Solution 5 - Tensorflow
The answer that saved my day came from Mark Sonn. Simply add this to .bashrc
and
source ~/.bashrc
if you are on Linux:
export CUDA_VISIBLE_DEVICES=0,1
Previously I had to use this workaround to get tensorflow recognize my GPU:
import tensorflow as tf
gpus = tf.config.experimental.list_physical_devices(device_type="GPU")
tf.config.experimental.set_visible_devices(devices=gpus[0], device_type="GPU")
tf.config.experimental.set_memory_growth(device=gpus[0], enable=True)
Even though the code still worked, adding these lines every time is clearly not something I would want.
My version of tensorflow
was built from source according to the documentation to get v2.3 support CUDA 10.2 and cudnn 7.6.5.
If anyone having trouble with that, I suggest doing a quick skim over the docs. Took 1.5 hours to build with bazel. Make sure you have gcc7 and bazel installed.
Solution 6 - Tensorflow
This error may be caused by your GPU's compute capability, CUDA officially supports GPU's compute capability within 3.5 ~ 5.0, you can check here: https://en.wikipedia.org/wiki/CUDA
In my case, the error was like this: >Ignoring visible gpu device (device: 0, name: GeForce GT 640M, pci bus id: 0000:01:00.0, compute capability: 3.0) with Cuda compute capability 3.0. The minimum required Cuda capability is 3.5.

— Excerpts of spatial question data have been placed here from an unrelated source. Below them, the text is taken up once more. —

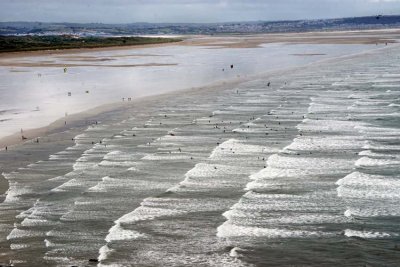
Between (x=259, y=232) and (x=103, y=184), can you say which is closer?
(x=259, y=232)

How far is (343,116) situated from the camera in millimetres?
31094

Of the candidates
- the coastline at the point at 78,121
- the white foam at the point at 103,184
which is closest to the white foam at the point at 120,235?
the white foam at the point at 103,184

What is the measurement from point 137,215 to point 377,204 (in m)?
6.21

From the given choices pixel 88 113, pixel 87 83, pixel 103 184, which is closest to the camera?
pixel 103 184

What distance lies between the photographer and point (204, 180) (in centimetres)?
1981

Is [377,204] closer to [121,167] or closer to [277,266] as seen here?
[277,266]

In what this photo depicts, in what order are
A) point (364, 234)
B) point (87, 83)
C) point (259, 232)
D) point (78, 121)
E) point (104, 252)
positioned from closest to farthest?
point (104, 252)
point (364, 234)
point (259, 232)
point (78, 121)
point (87, 83)

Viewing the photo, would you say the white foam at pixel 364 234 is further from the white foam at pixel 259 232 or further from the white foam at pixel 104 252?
the white foam at pixel 104 252

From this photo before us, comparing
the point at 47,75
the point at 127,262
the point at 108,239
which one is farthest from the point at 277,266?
the point at 47,75

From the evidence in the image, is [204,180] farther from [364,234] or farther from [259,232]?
[364,234]

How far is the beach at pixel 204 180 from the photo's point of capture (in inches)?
559

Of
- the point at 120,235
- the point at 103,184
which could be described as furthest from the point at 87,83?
the point at 120,235

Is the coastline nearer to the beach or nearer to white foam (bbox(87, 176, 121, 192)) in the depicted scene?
the beach

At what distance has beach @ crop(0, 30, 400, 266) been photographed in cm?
1421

For now we can only compile from source code on Linux (or mac OS) to break the '3.5~5.0' limit.
Solution 7 - Tensorflow
There are various system incompatible problems.
The requirement for libraries can vary from the version of TensorFlow.
During using python in interactive mode a lot of useful information is printing into stderr. What I suggest for TensorFlow with version 2.0 or more to call:
> python3.8 -c "import tensorflow as tf; print('tf version:', tf.version); tf.config.list_physical_devices()"
After this command, you will observe missing libraries (or a version of it) for work with GPU in addition to requirements:
- https://www.tensorflow.org/install/gpu#software_requirements
- https://www.tensorflow.org/install/gpu#hardware_requirements
p.s. CUDA_VISIBLE_DEVICES should not have a real connection with TensorFlow, or it's more general - it's a way to customize available GPUs for all launched processes.
Solution 8 - Tensorflow
For anaconda users. I installed tensorflow-gpu
via GUI using Anaconda Navigator and configured NVIDIA GPU as in tensorflow guide but tensorflow couldn't find the GPU anyway. Then I uninstalled tensorflow, always via GUI (see here) and reinstalled it via command line in an anaconda prompt issuing:
conda install -c anaconda tensorflow-gpu
and then tensorflow could find the GPU correctly.